Die in Ungarn geborene Künstlerin Enikő Márton scheint durch Farblehren definierten Spektren überwinden zu wollen. Jeder Normierung stellt sie eine phantastische Welt von Beugungen und Brechungen entgegen. Doch sind es keine Farb-Explosionen, die dabei entstehen, sondern genau kalkulierte und räumlich strukturierte, zwischen Harmonie und Dissonanz gespannte Projektionen der eignen inneren Ahnungen und Hoffnungen, niemals zu trennen von der Erfahrung des ganz Unmittelbaren.
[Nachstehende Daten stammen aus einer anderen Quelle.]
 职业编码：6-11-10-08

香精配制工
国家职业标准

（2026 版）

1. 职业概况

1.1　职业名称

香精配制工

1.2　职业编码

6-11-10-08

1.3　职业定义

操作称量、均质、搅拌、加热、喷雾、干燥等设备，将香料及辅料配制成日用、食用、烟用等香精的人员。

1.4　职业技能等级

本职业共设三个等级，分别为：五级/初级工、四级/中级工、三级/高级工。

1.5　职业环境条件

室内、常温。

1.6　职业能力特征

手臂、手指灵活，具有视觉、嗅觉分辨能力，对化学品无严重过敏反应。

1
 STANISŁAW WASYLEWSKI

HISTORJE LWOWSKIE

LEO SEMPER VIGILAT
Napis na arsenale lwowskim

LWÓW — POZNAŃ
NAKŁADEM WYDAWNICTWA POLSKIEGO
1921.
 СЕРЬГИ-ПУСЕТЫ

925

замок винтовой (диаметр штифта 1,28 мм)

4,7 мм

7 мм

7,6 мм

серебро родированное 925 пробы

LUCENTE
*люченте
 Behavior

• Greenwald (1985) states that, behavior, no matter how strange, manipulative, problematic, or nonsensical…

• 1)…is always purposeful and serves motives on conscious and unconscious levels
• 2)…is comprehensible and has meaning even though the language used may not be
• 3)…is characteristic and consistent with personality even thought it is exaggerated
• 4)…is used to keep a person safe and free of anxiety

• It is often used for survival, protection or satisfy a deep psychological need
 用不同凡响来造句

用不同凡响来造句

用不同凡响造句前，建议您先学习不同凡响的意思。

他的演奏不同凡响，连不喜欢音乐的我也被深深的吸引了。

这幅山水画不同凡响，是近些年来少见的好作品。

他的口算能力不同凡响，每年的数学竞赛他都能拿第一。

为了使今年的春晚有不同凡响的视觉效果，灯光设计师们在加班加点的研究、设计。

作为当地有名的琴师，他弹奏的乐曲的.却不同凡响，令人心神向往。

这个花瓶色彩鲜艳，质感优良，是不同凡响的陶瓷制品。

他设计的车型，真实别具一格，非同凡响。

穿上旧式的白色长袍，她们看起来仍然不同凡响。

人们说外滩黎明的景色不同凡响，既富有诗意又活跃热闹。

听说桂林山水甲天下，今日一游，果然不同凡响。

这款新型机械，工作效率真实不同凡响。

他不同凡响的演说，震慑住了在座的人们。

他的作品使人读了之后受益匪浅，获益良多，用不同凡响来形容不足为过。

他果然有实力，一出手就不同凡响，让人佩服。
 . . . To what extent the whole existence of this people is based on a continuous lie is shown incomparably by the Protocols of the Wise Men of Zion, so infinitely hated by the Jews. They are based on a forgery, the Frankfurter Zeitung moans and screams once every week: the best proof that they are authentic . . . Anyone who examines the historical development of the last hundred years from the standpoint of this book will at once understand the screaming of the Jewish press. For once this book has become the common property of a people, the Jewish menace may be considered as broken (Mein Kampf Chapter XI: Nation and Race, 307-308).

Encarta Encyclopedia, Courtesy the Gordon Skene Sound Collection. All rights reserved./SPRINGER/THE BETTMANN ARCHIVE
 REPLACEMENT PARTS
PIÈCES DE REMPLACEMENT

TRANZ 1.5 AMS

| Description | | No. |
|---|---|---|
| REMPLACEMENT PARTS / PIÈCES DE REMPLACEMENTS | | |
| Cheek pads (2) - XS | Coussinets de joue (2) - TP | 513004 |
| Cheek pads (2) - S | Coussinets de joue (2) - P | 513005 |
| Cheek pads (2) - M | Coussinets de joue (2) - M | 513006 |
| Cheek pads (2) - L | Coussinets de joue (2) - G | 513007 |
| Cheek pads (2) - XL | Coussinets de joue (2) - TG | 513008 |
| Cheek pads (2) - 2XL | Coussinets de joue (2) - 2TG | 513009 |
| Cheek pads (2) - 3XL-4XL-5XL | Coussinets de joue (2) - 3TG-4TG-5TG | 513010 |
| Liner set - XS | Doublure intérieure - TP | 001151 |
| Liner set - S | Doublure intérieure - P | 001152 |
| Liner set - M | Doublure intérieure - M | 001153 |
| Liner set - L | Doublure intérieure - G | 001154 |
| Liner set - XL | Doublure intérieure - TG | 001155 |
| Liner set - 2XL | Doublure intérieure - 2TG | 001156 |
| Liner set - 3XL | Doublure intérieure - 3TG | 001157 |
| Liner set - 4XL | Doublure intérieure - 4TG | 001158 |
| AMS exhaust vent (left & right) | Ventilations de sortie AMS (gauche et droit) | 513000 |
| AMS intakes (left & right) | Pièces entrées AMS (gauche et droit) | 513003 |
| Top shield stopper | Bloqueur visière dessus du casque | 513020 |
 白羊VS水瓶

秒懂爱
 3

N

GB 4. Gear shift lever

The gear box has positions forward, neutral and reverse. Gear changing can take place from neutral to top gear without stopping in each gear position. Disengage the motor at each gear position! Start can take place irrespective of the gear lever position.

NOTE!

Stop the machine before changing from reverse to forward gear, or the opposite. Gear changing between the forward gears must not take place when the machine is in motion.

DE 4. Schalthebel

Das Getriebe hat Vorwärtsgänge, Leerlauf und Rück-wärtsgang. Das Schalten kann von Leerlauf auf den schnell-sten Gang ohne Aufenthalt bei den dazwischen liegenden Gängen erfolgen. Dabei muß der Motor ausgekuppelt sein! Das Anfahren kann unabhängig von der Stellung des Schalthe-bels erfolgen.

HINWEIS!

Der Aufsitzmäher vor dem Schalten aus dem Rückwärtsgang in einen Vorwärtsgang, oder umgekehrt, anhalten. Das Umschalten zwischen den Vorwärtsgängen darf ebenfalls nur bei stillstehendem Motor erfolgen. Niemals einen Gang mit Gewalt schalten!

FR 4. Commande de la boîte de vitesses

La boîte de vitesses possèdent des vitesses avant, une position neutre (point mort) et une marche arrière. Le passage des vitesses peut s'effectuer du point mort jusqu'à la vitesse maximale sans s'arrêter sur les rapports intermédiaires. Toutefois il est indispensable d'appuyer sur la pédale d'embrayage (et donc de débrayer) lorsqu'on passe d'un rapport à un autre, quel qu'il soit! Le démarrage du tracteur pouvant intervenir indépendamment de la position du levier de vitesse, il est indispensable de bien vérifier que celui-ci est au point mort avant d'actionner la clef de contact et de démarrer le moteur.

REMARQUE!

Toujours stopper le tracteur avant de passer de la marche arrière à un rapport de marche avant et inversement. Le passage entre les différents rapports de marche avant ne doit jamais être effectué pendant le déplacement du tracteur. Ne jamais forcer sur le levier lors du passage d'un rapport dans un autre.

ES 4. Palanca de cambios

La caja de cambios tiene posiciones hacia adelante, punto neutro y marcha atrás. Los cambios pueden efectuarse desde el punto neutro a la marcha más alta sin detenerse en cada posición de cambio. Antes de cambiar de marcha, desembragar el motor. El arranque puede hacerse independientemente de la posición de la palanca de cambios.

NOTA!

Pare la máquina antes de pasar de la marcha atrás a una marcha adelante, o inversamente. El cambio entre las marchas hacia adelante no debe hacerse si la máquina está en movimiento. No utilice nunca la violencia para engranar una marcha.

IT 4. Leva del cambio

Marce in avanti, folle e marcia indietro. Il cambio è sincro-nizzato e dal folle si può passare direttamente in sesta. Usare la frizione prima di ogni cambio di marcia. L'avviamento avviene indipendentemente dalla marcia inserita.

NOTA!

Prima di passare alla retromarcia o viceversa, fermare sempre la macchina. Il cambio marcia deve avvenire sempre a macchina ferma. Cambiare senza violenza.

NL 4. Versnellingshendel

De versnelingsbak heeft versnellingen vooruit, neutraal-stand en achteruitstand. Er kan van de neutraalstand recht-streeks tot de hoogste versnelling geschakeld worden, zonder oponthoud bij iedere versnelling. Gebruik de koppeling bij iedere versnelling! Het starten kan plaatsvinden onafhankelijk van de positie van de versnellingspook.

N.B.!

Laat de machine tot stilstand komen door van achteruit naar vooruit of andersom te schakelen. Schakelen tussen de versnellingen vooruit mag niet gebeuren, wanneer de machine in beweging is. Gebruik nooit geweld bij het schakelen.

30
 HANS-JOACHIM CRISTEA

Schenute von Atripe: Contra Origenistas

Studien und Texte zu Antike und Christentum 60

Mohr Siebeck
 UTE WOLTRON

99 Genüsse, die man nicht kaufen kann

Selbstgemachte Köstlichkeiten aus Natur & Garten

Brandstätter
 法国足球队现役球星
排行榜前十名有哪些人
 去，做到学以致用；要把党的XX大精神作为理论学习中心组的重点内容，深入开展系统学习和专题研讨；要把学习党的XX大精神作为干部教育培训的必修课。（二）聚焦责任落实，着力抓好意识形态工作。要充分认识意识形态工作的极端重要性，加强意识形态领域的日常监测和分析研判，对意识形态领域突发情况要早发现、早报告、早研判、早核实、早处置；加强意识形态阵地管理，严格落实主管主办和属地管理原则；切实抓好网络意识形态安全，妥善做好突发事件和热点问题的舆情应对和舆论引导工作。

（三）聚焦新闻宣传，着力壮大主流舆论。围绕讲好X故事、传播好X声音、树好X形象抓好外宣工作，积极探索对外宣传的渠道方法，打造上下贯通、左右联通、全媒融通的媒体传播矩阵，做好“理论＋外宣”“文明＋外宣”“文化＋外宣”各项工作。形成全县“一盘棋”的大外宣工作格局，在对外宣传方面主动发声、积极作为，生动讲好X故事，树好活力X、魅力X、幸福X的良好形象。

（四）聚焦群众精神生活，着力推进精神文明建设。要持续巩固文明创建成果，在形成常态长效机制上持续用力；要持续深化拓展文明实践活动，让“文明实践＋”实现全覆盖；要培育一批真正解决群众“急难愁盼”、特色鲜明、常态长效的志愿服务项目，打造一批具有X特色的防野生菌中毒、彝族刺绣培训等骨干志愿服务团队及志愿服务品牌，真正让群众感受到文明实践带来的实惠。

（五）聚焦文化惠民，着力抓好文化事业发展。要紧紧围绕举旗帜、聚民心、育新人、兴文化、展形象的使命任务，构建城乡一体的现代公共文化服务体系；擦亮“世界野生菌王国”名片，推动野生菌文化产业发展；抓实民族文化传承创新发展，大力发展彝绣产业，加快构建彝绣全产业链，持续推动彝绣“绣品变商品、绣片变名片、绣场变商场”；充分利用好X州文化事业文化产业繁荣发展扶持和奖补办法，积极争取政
Es geht ihr um die Darstellung von Gefühlen, die sich ihr selbst im Prozess des Malens direkt als offen und wandelbar darstellen. Sie erkennt im eigenen Bild widerstreitende Momente, die erst bewusst werden, weil sie sich selbst offenbaren. Das reicht bis zu dem Empfinden, dass die Arbeiten im Entstehen ein Interesse bekunden, sich ihr zu erklären.
Solche Bilder, in denen wir eigene Konflikte erkennen und – von daher – sogar lösen können, lässt sie wie ein Raum erscheinen, in dem man sich trifft und findet. Diese vielleicht kühn erscheinende Herleitung wird verständlicher im warmherzigen Umgang der Künstlerin, denn diese spricht nicht nur davon, dass man heute mehr als je Heimat braucht und sucht, sondern scheint auch immer in ihrer Umgebung eine besondere Atmosphäre der Geborgenheit zu schaffen, mit sich selbst als Windrose, die Farben zu Düften faltet.